Шах и мат (страница 18)
– Как твое имя? – вновь, и не совсем к месту, спросил Дэвис.
– Мое имя в прошлый вторник из окошка выпало и разбилось. Но для тебя я буду Форейтор Том, если тебе непременно надо как-нибудь ко мне обращаться.
– Ну так вот, Том, я свою ставку назвал, – отчеканил Дэвис.
– Согласен на сделку – выдвини условия, – сказал Форейтор Том. – Мне, как я есть посредник, нужны полномочия насчет условий – которые я, значит, самыми выгодными для обеих сторон сочту. Иначе я и пальцем не шевельну.
Обсуждение продолжалось; имела место очередная волна увещеваний, всплывали новые детали. Когда наконец было достигнуто нечто вроде взаимопонимания, Форейтор Том произнес:
– Учти, Пол Дэвис: я сам за себя – никто меня не подослал и никто не ждет. А тебя я вообще в глаза не видел.
– Куда ты направляешься?
– В сторону луны, только малость поближе, – изрек таинственный Форейтор, указывая на багровый диск и кривя губы (впрочем, усмешку скрывала борода). В следующее мгновение он пришпорил коня и пустил его галопом, а еще через несколько секунд конь и всадник производили впечатление фигуры, вырезанной из картона, черной на красном фоне.
Пол Дэвис глядел вслед своему визави, прищурив левый глаз; сомнения терзали его. Прежде чем всадник успел слишком удалиться, луна угодила в плотное облако, и равнину вновь окутала тьма; непроглядная, она тотчас поглотила всадника. Проницательный бывший сыщик, который за время переговоров изучил каждую деталь одежды, каждую пуговицу так называемого Форейтора Тома и каждое пятно на шкуре его коня (последнего он опознал бы даже на ярмарке в Йорке), уже не мог видеть, куда именно направляется Форейтор. Он из мрака явился – и во мраке исчез.
А сейчас пора взглянуть, как прошел дружеский ужин, который устроил сэр Реджинальд всего двумя днями позднее и менее чем в десяти милях от места полуночной встречи. К удовольствию сэра Реджинальда, никого из гостей не пришлось особенно уговаривать, никто не стал причиной разочарования.
Осмелюсь заметить, что леди Мэй (туалет которой своей изысканностью не соответствовал поводу) скучала, ибо не обнаружила в Мортлейк-Холле персоны, чье лицо озаряло для нее любой дом. Как нам известно, Ричард Арден и его отец не сумели уладить давний конфликт – вот почему не оправдались надежды леди Мэй и вот почему пропали втуне ее старания.
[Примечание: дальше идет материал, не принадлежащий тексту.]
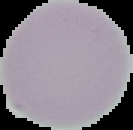
Summary:
  - Malaria status: uninfected
  - Preparation: thin blood film
  - Image type: segmented cell region on a black background
  - Image size: 133×130 pixels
В богато убранную гостиную леди Мэй вошла вместе с Элис. Ее внимание сразу привлек джентльмен высокого роста и прекрасной наружности, который у дальнего камина говорил с сэром Реджинальдом. На вид этому джентльмену было лет шестьдесят, возможно, чуть больше; он стоял, в то время как сэр Реджинальд сидел в кресле; одна его нога была обута в домашнюю туфлю. Погода выдалась скверная (лил дождь), и поэтому в камине тлели поленья. Что до высокого джентльмена с белоснежными, будто шелковыми волосами, с лицом добрым, честным, задумчивым и не без налета грусти, в нем леди Мэй живо узнала Дэвида Ардена, которого в последний раз видела, когда кудри его имели каштановый цвет, а лицо выражало жизнерадостность, характерную для юноши.
Сэр Реджинальд поднялся (это стоило ему болезненных усилий) и по ковру прохромал навстречу леди Мэй, подергивая плечами и с улыбкой указывая на свою домашнюю туфлю, извинительную при больной ноге.
– Как мило с ее стороны было приехать, не правда ли? – произнесла Элис.
– Больше чем мило! – подтвердил сэр Реджинальд, растягивая в улыбке свои тонкие, словно пергаментные, губы, подавая руку леди Мэй и ведя ее к креслу. – Она посетила больного и увечного в жилище его, что есть акт сострадания; не говоря уж об удовольствии принимать ее – одном из немногих, кои остались несчастному. – Иссохшей свободной рукой сэр Реджинальд погладил пухлые пальчики леди Мэй и продолжал: – Это мой брат Дэвид. Он почти не сомневался, что вы его не узнаете, леди Мэй.
– Именно так. При нашей прошлой встрече леди Мэй была почти дитя, а последнее десятилетие оставило свои следы, – изрек Дэвид Арден с легкой усмешкой.
Леди Мэй, которая вздрогнула и собралась уже сконфузиться, когда баронет коснулся деликатной темы быстротечного времени, мысленно выдохнула и так же мысленно поблагодарила Дэвида Ардена за столь ловкий словесный маневр.
– Не будем говорить о годах и переменах. Я узнала вас тотчас же, мистер Арден, – молвила леди Мэй. – А вы, сэр Реджинальд, только-только из Виши? Долго ли пробудете в Мортлейк-Холле?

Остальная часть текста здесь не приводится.